Coronary Artery Bypass Grafting (CABG): Reassessing Efficacy, Safety, and Cost

David K. Cundiff

In This Article

The Nonlinear Progression of CAD

Giroud and colleagues[12] reported a coronary angiogram study of stable angina patients who later had repeat coronary angiography shortly after AMI. They said, "the infarct-related artery was significantly stenosed (ie, greater than 50% blocked) on the first angiogram in only 20 of 92 (22%) patients."[12] In another serial angiogram study, Ambrose and colleagues[13] observed, "in two thirds of patients presenting with an acute ischemic syndrome, the culprit lesion seemed insignificant on a previous coronary angiogram." Overall, the published serial angiographic literature showed that only 13% of the culprit lesions had > 70% stenoses before myocardial infarction.[13,14,15,16,17,18]

Looking at CAD pathogenesis from another perspective, Ambrose and colleagues found numerous atherosclerosis patients with a completely occluded coronary artery but good cardiac function and no myocardial infarction because of the development of collaterals.[13] Betriu and colleagues[19] published the angiographic findings of patients with CAD 1 month after a confirmed AMI. Three percent of the patients had completely normal coronaries, and another 4% had nonobstructive lesions only (ie, arteries with < 50% stenosis).

Dr. Eugene Braunwald's textbook of cardiology summarized this body of recent research by asserting, "mild stenoses can rupture, thrombose and occlude causing a myocardial infarction or sudden death.
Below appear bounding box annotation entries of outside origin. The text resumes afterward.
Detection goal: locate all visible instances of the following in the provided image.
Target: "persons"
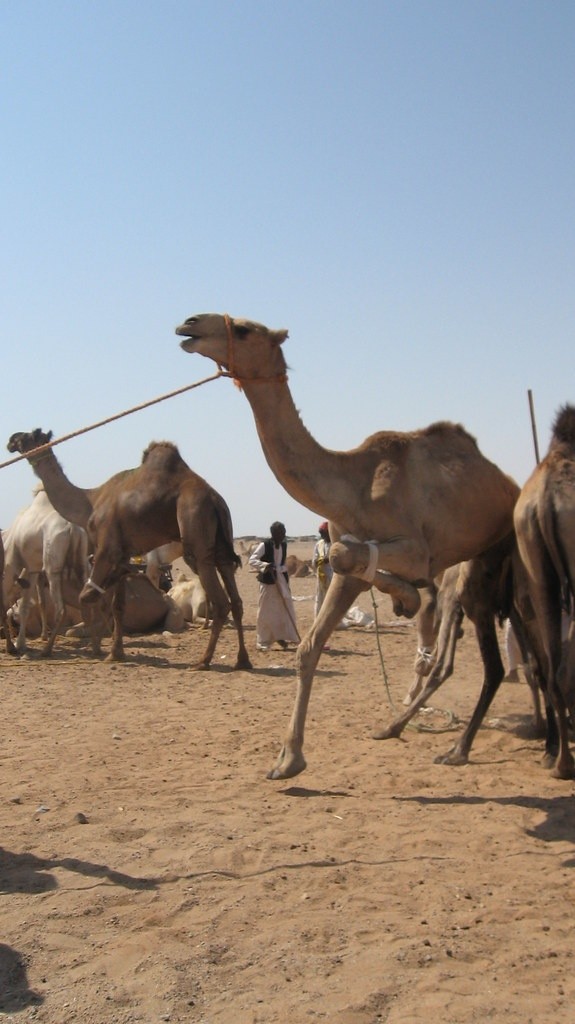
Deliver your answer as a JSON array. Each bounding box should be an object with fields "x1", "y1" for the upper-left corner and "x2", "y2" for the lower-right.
[
  {"x1": 249, "y1": 521, "x2": 298, "y2": 651},
  {"x1": 312, "y1": 522, "x2": 333, "y2": 621},
  {"x1": 499, "y1": 616, "x2": 525, "y2": 683}
]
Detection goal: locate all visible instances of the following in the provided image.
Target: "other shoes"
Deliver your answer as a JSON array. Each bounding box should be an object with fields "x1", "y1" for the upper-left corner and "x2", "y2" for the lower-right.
[
  {"x1": 256, "y1": 643, "x2": 269, "y2": 651},
  {"x1": 277, "y1": 640, "x2": 288, "y2": 648},
  {"x1": 323, "y1": 644, "x2": 330, "y2": 650}
]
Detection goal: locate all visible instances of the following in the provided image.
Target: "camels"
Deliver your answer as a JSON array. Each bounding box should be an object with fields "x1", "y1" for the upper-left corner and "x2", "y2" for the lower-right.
[
  {"x1": 0, "y1": 429, "x2": 251, "y2": 673},
  {"x1": 176, "y1": 313, "x2": 575, "y2": 780}
]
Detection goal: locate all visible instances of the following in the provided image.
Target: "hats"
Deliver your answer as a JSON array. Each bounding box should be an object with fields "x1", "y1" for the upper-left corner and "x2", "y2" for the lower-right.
[{"x1": 320, "y1": 521, "x2": 328, "y2": 532}]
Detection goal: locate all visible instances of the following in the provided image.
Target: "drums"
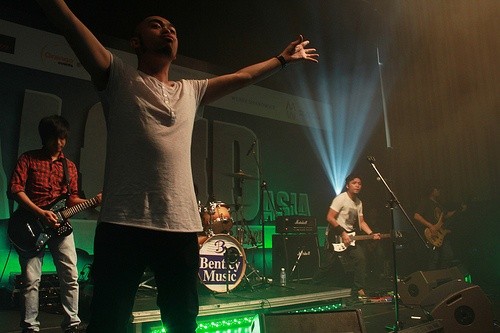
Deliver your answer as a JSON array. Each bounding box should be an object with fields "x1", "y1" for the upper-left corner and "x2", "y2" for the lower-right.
[
  {"x1": 200, "y1": 202, "x2": 234, "y2": 235},
  {"x1": 195, "y1": 233, "x2": 247, "y2": 293}
]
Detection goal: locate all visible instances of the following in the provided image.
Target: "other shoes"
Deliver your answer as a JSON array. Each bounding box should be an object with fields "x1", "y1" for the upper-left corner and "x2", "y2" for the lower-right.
[
  {"x1": 357, "y1": 289, "x2": 367, "y2": 298},
  {"x1": 61, "y1": 323, "x2": 88, "y2": 333}
]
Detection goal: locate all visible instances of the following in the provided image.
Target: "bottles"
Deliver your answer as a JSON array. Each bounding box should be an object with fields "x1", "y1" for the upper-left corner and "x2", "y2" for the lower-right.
[{"x1": 280, "y1": 267, "x2": 286, "y2": 286}]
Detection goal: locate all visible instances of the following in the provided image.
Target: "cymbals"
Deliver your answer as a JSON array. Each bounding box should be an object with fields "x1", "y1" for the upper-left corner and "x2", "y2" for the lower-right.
[
  {"x1": 227, "y1": 200, "x2": 251, "y2": 208},
  {"x1": 227, "y1": 172, "x2": 259, "y2": 181}
]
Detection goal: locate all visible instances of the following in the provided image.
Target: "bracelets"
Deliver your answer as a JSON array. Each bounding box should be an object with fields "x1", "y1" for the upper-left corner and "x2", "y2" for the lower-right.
[
  {"x1": 336, "y1": 225, "x2": 345, "y2": 234},
  {"x1": 370, "y1": 233, "x2": 373, "y2": 235},
  {"x1": 275, "y1": 55, "x2": 287, "y2": 67}
]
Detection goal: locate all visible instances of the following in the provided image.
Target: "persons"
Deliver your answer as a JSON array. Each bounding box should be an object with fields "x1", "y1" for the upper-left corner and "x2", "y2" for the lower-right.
[
  {"x1": 415, "y1": 184, "x2": 472, "y2": 274},
  {"x1": 10, "y1": 114, "x2": 103, "y2": 333},
  {"x1": 40, "y1": 0, "x2": 320, "y2": 333},
  {"x1": 194, "y1": 184, "x2": 208, "y2": 243},
  {"x1": 325, "y1": 174, "x2": 382, "y2": 297}
]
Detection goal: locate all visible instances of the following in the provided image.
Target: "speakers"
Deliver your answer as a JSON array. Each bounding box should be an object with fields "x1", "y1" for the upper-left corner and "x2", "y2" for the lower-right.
[
  {"x1": 417, "y1": 281, "x2": 492, "y2": 333},
  {"x1": 396, "y1": 266, "x2": 462, "y2": 304},
  {"x1": 250, "y1": 306, "x2": 366, "y2": 333},
  {"x1": 272, "y1": 234, "x2": 320, "y2": 282}
]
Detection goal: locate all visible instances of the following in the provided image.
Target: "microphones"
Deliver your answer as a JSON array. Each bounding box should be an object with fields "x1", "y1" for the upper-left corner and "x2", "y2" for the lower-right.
[{"x1": 246, "y1": 139, "x2": 256, "y2": 156}]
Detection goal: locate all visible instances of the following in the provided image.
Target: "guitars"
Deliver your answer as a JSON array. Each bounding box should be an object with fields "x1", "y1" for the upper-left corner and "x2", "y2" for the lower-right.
[
  {"x1": 7, "y1": 195, "x2": 99, "y2": 258},
  {"x1": 424, "y1": 204, "x2": 467, "y2": 249},
  {"x1": 328, "y1": 227, "x2": 403, "y2": 254}
]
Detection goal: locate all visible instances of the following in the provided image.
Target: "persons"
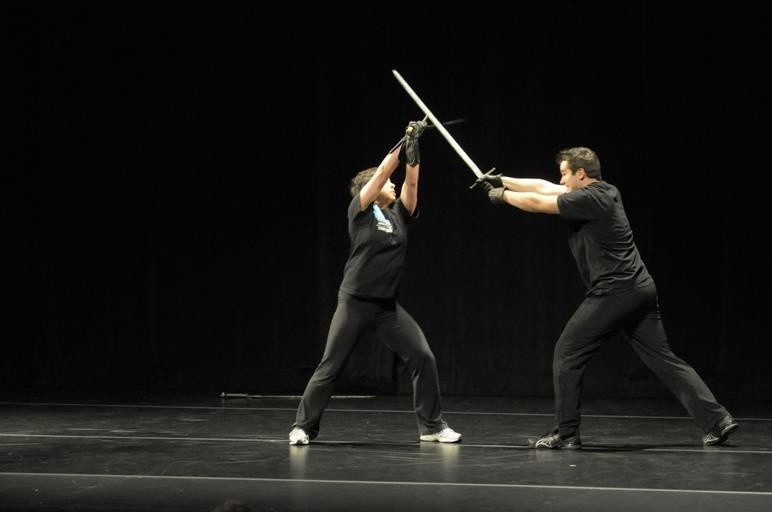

In contrast arteries with severe preexisting stenoses may proceed to clinically silent complete occlusion, often without infarction, presumably due to the formation of collaterals."[20]

Serial angiograms have demonstrated that atherosclerosis progresses 3-6 times faster in grafted vessels than ungrafted.[21,22] On this issue, Braunwald's heart disease textbook commented, "these data suggest that grafting a vessel with minimal disease even if initially successful may ultimately be harmful to the patient who incurs both the risk of graft closure and accelerated obstruction of the native vessels."[20]

Summarizing the recent studies on pathogenesis of CAD, the high-grade coronary artery stenoses (ie, > 70% blockage) that surgeons typically bypass serve only as markers of the disease's extent. In people who have AMIs, including those who die, the rapid occlusion of mild to moderately stenotic blockages -- not the high-grade lesions -- is the usual cause. Therefore, the rationale of CABG to prolong lives by preventing closure of critically stenosed arteries does not withstand our newer understanding of the unpredictability of the progression of individual CAD lesions.

If the original theoretical basis of efficacy of CABG no longer explains its clinical benefit on angina and survival, what does account for its clinical effects? Analyzing the experimental evidence supporting the procedure may give clues.